Give the number of lines in the data below that contain "polarity", and only that number.

> [STORED DATA]:
● ● ●

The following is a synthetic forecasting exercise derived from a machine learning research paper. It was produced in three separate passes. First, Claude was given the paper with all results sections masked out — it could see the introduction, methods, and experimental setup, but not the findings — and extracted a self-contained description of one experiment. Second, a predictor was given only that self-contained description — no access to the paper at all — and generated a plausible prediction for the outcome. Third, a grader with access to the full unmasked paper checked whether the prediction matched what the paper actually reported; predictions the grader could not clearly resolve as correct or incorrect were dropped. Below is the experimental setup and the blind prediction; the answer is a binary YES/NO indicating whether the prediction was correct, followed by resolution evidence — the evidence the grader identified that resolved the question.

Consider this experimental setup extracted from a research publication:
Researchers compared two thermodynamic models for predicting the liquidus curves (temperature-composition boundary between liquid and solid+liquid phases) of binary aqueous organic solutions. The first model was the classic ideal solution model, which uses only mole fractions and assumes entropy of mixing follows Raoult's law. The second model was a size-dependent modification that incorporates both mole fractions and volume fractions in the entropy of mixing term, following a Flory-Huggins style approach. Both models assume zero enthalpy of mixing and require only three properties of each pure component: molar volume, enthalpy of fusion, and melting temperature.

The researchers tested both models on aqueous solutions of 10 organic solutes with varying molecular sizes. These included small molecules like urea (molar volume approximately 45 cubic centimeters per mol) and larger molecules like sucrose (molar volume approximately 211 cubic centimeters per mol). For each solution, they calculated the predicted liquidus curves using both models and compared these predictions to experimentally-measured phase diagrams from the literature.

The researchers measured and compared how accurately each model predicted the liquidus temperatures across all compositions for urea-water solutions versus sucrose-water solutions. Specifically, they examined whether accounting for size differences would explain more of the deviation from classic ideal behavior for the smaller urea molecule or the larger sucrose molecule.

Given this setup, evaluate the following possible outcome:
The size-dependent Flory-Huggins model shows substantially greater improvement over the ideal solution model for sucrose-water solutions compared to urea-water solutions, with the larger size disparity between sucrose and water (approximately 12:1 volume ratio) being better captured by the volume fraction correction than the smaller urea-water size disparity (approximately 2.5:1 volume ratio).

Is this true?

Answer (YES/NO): NO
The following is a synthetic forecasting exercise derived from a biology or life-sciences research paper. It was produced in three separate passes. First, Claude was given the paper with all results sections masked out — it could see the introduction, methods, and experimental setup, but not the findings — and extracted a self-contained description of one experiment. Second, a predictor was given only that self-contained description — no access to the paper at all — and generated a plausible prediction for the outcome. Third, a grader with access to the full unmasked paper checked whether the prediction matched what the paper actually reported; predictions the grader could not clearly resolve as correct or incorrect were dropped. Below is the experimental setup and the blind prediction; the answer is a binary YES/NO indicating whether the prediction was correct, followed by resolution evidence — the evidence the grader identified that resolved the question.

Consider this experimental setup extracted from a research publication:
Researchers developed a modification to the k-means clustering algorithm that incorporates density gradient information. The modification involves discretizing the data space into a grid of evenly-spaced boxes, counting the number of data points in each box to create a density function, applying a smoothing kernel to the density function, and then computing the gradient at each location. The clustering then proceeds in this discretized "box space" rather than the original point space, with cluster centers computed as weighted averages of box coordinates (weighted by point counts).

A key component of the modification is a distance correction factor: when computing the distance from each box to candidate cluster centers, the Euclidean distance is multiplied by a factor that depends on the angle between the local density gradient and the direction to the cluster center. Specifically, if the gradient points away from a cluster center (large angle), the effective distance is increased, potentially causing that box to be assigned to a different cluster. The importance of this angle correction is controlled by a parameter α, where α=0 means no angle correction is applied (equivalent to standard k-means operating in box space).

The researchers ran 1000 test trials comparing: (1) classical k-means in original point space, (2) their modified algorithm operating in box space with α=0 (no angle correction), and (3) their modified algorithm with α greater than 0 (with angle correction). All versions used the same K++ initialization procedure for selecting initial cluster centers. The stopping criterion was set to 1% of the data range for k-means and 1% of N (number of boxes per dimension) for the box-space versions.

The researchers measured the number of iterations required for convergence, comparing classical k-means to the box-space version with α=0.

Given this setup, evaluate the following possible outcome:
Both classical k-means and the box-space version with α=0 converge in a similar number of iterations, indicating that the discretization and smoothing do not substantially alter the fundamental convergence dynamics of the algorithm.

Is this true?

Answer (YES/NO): NO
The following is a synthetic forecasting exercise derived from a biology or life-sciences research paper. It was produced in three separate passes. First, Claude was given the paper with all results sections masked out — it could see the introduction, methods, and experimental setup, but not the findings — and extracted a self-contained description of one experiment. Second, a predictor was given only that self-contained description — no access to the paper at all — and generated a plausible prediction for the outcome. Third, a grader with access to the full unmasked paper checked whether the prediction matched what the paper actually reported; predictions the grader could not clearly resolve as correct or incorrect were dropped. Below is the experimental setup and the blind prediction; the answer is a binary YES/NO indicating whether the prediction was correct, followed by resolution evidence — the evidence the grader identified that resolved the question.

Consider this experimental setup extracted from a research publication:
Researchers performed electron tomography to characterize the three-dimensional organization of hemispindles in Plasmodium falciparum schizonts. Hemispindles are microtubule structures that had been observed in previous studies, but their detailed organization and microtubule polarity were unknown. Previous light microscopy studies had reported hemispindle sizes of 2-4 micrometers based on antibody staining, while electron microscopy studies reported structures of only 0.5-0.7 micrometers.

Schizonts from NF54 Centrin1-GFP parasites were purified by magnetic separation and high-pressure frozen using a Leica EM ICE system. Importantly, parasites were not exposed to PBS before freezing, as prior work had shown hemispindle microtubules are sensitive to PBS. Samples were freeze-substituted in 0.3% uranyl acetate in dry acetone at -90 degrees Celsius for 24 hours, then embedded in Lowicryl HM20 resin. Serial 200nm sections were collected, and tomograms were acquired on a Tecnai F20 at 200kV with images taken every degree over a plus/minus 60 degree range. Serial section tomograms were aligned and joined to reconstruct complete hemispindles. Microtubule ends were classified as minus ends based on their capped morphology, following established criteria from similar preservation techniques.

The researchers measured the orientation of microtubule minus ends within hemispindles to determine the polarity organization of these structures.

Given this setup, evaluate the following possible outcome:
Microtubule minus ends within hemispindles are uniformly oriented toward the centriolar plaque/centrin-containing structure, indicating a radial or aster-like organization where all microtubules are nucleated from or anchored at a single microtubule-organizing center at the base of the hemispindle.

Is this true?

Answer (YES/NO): NO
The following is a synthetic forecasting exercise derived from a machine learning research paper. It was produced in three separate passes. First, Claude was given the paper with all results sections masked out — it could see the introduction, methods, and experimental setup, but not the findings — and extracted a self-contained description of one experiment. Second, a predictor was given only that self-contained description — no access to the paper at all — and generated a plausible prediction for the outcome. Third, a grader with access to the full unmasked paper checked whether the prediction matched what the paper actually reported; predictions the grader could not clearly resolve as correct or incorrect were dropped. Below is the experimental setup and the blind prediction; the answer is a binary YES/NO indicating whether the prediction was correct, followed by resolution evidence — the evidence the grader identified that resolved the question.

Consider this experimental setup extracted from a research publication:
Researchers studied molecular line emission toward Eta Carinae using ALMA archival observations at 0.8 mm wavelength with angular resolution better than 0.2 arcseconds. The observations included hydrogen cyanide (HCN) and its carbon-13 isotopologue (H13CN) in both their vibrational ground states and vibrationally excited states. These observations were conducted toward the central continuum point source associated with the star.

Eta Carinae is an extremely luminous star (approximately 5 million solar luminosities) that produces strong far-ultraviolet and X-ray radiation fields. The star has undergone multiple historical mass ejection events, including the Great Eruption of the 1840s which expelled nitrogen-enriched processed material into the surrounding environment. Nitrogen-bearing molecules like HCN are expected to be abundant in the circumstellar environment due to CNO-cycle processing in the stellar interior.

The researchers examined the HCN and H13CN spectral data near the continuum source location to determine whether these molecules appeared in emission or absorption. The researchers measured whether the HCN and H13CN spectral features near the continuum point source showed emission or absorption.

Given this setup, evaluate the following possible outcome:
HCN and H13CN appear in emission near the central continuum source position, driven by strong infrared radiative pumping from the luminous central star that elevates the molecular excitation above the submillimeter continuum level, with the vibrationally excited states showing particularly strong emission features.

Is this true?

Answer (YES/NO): NO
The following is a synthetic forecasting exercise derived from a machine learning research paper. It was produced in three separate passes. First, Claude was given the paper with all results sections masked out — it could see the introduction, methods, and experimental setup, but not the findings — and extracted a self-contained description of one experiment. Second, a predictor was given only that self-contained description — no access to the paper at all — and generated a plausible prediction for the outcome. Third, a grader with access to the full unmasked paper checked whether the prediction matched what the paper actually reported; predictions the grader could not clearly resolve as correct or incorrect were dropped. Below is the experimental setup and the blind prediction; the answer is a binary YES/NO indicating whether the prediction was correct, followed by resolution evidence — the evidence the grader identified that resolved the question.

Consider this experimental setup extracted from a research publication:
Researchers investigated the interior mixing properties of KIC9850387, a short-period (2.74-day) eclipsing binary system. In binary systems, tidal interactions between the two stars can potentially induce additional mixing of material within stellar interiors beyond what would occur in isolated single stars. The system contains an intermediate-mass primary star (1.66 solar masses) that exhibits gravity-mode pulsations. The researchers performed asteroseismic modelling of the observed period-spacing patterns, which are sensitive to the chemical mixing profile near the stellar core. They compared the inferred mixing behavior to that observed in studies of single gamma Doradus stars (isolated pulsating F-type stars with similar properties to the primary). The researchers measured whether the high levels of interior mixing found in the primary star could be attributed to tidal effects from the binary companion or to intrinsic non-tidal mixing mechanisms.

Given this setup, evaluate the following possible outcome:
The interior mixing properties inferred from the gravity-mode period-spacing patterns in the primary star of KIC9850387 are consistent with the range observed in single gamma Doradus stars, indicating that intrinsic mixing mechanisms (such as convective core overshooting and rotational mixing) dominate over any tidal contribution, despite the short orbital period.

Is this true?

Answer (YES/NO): NO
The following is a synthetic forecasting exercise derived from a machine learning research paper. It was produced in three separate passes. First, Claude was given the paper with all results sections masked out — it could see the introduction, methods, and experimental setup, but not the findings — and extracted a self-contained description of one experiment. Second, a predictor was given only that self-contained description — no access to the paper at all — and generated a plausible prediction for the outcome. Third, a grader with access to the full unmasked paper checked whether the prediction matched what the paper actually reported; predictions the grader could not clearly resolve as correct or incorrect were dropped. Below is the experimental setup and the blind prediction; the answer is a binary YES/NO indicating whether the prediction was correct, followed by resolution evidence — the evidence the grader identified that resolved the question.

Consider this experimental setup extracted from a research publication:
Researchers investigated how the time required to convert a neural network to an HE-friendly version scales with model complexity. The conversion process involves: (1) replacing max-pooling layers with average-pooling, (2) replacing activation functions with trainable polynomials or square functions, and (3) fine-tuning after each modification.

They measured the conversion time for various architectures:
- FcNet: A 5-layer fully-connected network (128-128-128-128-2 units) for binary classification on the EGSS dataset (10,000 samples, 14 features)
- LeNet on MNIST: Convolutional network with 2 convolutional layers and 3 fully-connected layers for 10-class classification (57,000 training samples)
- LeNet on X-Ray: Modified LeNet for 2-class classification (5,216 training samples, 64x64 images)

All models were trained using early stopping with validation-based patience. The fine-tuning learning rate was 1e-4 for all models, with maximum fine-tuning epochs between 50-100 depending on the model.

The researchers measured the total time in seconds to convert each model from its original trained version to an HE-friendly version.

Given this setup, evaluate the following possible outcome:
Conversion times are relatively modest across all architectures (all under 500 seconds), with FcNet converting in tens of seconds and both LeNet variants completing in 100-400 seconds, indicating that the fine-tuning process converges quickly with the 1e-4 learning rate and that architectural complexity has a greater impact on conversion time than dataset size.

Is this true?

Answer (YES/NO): YES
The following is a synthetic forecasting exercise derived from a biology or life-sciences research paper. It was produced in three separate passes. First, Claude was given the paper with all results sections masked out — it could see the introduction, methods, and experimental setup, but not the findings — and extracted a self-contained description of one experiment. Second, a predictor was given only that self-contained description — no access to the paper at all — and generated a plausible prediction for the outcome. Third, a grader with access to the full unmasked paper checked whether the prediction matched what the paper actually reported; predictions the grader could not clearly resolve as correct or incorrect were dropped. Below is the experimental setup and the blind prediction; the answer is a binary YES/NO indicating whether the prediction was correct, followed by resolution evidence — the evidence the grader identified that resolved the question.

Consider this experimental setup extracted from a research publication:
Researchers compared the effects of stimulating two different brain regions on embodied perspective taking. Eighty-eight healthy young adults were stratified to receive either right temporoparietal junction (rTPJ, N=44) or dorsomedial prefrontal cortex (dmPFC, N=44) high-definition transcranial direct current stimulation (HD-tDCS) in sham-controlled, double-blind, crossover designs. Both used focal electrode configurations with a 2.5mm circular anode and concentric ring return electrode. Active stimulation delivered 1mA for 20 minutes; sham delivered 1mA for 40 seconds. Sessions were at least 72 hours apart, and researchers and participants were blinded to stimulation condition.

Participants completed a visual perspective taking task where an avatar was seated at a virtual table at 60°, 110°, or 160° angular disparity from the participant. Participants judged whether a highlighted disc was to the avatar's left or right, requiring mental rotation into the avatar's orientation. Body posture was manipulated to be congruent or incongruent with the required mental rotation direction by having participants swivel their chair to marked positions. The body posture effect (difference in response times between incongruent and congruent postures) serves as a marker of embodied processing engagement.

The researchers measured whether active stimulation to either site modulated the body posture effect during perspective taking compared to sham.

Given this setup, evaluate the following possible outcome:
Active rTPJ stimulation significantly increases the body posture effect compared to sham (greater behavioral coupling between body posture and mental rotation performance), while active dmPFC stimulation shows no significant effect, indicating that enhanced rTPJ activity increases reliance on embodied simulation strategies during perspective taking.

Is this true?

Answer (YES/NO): YES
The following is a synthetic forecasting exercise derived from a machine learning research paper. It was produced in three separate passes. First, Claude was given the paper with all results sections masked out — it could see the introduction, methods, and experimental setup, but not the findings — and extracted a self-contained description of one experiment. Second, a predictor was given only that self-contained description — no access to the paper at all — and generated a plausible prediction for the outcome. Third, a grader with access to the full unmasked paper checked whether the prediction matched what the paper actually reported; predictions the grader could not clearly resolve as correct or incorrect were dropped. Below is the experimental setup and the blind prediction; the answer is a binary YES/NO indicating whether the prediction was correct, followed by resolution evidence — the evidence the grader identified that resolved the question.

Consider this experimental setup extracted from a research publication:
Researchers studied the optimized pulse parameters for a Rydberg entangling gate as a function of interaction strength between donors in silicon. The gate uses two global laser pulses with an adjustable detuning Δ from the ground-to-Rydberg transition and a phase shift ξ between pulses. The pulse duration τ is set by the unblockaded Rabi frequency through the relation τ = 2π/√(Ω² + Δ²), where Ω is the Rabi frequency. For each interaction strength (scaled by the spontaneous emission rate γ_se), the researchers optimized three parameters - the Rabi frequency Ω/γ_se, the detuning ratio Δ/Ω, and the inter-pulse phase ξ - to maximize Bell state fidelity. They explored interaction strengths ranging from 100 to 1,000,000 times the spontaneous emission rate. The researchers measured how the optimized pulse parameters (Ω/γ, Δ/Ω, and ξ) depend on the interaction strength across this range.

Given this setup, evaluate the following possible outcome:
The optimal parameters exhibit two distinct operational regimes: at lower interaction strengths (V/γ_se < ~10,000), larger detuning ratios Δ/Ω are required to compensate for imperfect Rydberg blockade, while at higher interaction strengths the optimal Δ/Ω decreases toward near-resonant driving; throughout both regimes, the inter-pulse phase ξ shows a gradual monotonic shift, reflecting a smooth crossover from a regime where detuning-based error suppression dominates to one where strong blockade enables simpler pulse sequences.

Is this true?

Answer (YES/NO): NO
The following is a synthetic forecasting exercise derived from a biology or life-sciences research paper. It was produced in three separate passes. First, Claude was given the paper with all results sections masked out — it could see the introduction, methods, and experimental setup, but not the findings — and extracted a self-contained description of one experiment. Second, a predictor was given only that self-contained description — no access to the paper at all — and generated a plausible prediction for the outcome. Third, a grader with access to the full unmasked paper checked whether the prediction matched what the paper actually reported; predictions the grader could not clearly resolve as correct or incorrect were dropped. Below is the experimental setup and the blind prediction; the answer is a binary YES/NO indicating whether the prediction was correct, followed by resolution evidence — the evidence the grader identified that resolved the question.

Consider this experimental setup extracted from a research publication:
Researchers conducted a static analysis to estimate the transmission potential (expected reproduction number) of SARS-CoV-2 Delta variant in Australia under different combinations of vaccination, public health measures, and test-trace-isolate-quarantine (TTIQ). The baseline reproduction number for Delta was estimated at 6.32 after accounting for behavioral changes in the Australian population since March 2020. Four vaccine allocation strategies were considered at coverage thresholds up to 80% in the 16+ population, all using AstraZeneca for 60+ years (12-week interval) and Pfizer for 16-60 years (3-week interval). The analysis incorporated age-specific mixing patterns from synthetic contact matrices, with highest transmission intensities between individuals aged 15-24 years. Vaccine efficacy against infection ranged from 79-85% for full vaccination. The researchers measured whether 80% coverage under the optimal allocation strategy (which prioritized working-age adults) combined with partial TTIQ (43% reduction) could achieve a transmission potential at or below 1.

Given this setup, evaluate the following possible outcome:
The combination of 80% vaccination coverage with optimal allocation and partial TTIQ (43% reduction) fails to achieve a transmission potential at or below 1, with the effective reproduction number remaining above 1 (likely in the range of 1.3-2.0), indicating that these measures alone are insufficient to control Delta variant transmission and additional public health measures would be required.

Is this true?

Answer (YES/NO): YES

● ● ●

> [OUTPUT FOR THIS TASK]: 2